## begin EXTRACTED TEXT
# Hamster playpen.



## Tiffanylarkins (Feb 19, 2020)

Does anybody own a playpen for there hamster? If so what's the verdict like please


----------



## ForestWomble (May 2, 2013)

My Grandfather made a playpen for my hamster many years ago and it was fantastic. 
Sadly we had to get rid of it when one of my hamsters died from an illness that was contagious. 

I then got a playpen from the shops which in comparison was rubbish, my Syrian could easily climb over the sides. 

However I have seen people make playpens out of things which are much better, it's plastic things which I believe are also used to make guinea pig cages, I'll see if I can find the stuff.


----------



## Knighterist (Feb 10, 2020)

Just a thought, I wonder if a blow up baby pool be good for a ham play area? The sides aren't super tall but not very hamster climbable?


----------



## Smolmaus (Oct 3, 2019)

Knighterist said:


> Just a thought, I wonder if a blow up baby pool be good for a ham play area? The sides aren't super tall but not very hamster climbable?


An inflatable one would be a hard no. Very chewable. Probably last about 4 seconds.
## end EXTRACTED TEXT
## begin DATA SECTION
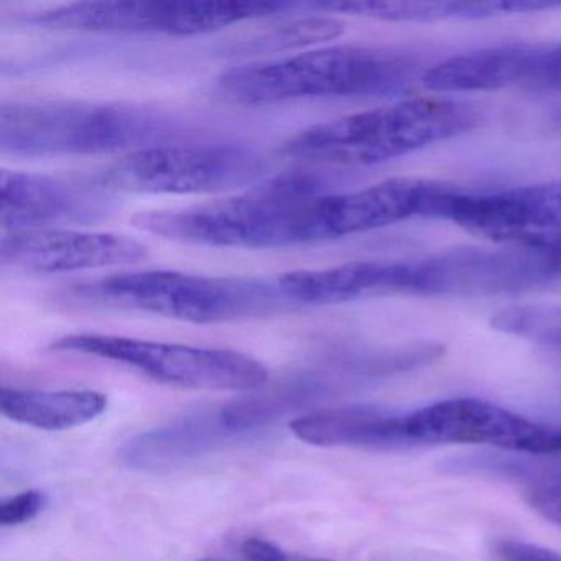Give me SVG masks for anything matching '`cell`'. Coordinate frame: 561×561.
## end DATA SECTION
Reproduce the entire hamster playpen thread word for word. The material plays no role here.

• [ANSWER]:
# Hamster playpen.



## Tiffanylarkins (Feb 19, 2020)

Does anybody own a playpen for there hamster? If so what's the verdict like please


----------



## ForestWomble (May 2, 2013)

My Grandfather made a playpen for my hamster many years ago and it was fantastic. 
Sadly we had to get rid of it when one of my hamsters died from an illness that was contagious. 

I then got a playpen from the shops which in comparison was rubbish, my Syrian could easily climb over the sides. 

However I have seen people make playpens out of things which are much better, it's plastic things which I believe are also used to make guinea pig cages, I'll see if I can find the stuff.


----------



## Knighterist (Feb 10, 2020)

Just a thought, I wonder if a blow up baby pool be good for a ham play area? The sides aren't super tall but not very hamster climbable?


----------



## Smolmaus (Oct 3, 2019)

Knighterist said:


> Just a thought, I wonder if a blow up baby pool be good for a ham play area? The sides aren't super tall but not very hamster climbable?


An inflatable one would be a hard no. Very chewable. Probably last about 4 seconds.